▸ **STATED EXERCISE 1**
According to the comic review, whom does Captain Boomerang break into prison to speak to?
▸ **STATED EXERCISE 2**
Report every line of the records that contains the string "nearest".

Geoff Johns, Scott Kolins, Adam Schlagman, Eddie Berganza

Review by Erik Lewis

This book, as you can tell from the cover, is about Captain Boomerang.  Absolutely everything you could possibly wish to know about Captain Boomerang.  Seriously, it’s the A to Z of Captain Boomerang.  One thing that Geoff Johns does really well is take characters that everyone assumes are a joke, like Boomerang here, and tell interesting stories with them.  Heck, he got us to consider Black Hand one of the biggest bad guys in the DC Universe for the better part of a year with Blackest Night.  You could say he’s even more successful with Captain Boomerang, in that he takes a jokey Flash villain and shows you what drives him, and unlike William Hand, it’s not really any kind of mental sickness.  No, Captain Boomerang has a pretty sympathetic backstory, one that seems like it could happen to anyone, if they grew up under similar circumstances.  What he also does nicely is reference already established history for the characters and rather than change that completely he’s able to update it and give it meaning, and at the same time take the character through a story that has ramifications on the current DC Universe.  The issue sees Boomerang breaking into prison to speak to the Reverse Flash about his involvement with Brightest Day and what he knows about him from history.  Now, the Rogues hate the Reverse Flash as much as they hate the Flash, so this is a big thing, and basically Thawne taunts Boomerang before escaping, leaving Boomerang to deal with the Rogues.  For an issue without the Flash, this is a very good read, and for making Captain Boomerang interesting, Geoff Johns deserves kudos.  This issue is also notable as the start of a new story arc, so it serves as a perfect starting point for new readers.  Give it a shot.

▸ **THE RECORDS**
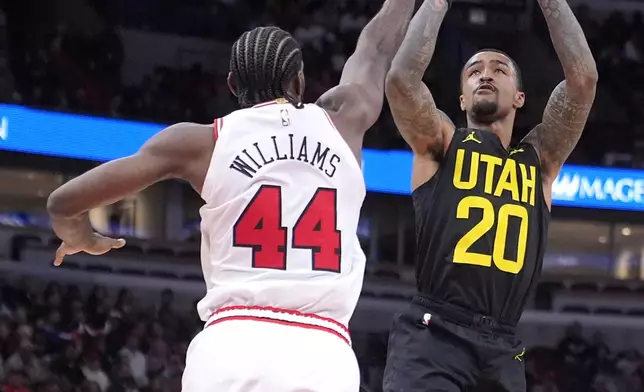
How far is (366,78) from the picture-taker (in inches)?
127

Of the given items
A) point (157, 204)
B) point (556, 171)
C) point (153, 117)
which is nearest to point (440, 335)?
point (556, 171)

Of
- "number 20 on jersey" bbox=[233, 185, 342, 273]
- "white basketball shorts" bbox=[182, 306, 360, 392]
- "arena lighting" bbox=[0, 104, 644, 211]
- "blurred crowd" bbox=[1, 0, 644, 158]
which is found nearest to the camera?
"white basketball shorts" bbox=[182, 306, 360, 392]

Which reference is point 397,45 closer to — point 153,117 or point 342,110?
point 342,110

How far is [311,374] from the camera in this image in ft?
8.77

==

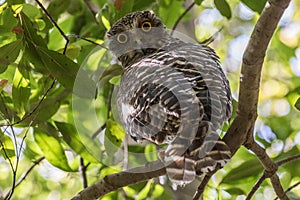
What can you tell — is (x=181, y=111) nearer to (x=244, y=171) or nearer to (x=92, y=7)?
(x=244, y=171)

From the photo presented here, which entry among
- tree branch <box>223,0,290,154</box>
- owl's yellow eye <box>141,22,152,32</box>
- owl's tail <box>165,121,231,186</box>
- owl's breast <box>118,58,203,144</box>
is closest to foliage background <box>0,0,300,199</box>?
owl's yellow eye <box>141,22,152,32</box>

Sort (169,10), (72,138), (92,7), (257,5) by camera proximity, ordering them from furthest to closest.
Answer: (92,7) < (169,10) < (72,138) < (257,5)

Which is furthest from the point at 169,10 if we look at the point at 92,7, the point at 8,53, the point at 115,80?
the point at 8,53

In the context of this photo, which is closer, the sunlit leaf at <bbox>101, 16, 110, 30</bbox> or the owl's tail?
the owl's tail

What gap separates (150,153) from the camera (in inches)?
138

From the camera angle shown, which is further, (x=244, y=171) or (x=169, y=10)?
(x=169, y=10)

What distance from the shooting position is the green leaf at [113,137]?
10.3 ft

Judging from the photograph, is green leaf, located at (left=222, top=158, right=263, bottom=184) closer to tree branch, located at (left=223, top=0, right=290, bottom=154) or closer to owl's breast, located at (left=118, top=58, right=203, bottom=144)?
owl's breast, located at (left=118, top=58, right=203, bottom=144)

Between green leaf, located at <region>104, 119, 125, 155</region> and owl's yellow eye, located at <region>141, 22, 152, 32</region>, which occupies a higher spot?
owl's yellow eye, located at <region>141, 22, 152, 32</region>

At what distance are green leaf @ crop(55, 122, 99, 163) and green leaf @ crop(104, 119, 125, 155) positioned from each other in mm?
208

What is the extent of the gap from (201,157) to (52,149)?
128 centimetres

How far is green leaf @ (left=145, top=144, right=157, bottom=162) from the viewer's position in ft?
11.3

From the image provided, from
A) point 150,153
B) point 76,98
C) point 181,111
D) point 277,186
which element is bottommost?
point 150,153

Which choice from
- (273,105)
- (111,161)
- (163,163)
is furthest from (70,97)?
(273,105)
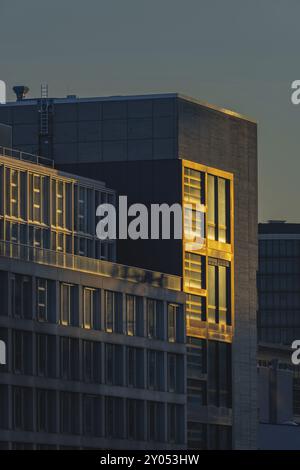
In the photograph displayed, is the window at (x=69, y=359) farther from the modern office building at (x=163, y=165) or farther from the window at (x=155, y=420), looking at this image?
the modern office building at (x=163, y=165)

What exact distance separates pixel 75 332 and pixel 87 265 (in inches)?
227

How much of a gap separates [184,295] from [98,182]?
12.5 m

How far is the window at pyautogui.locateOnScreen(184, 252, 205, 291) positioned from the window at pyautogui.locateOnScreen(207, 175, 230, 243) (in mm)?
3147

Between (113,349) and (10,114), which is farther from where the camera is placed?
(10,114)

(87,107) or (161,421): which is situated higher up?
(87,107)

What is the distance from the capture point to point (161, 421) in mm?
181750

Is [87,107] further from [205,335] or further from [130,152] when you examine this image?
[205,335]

--

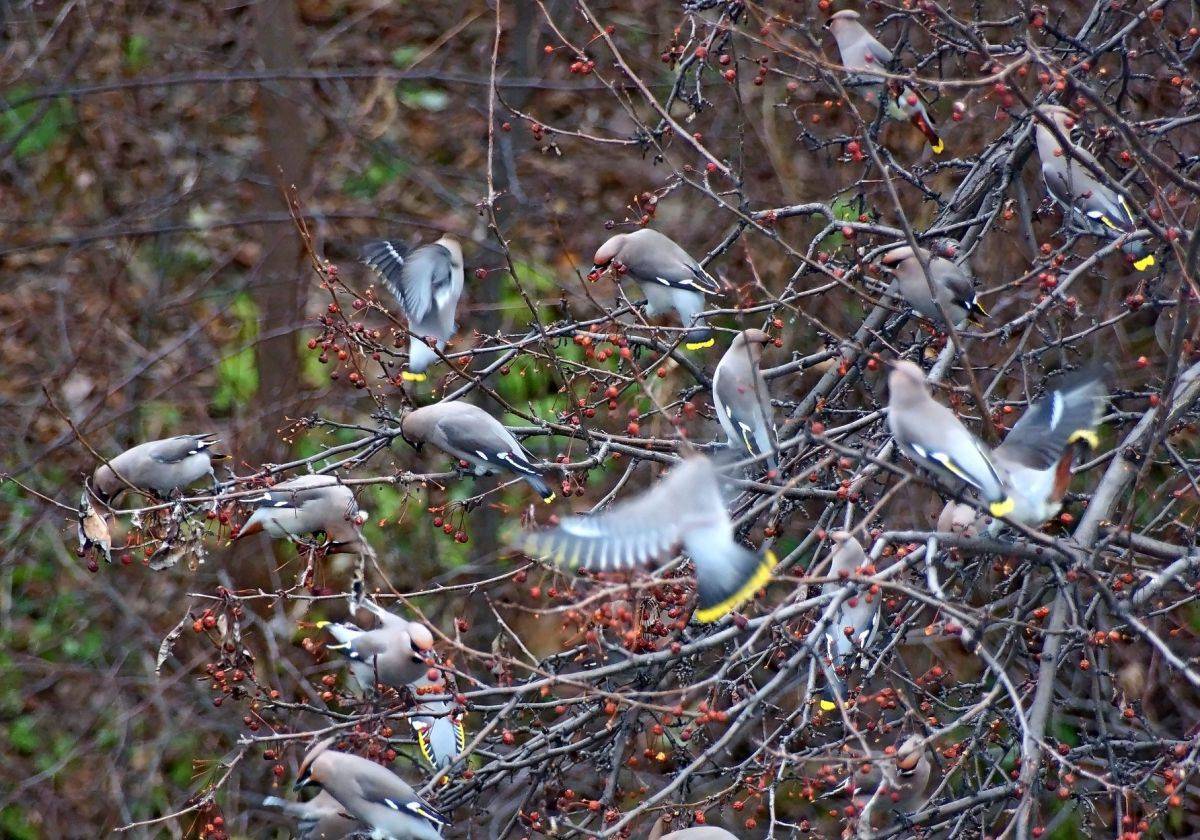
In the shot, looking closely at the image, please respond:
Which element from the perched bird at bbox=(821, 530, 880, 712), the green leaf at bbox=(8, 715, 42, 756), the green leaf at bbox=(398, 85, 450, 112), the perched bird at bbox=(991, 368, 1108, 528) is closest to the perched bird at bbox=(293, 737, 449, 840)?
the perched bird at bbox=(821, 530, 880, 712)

▸ **FULL RESPONSE 1**
The Reverse Flash.

▸ **FULL RESPONSE 2**
which is nearest to point (440, 335)?
which is found nearest to the camera?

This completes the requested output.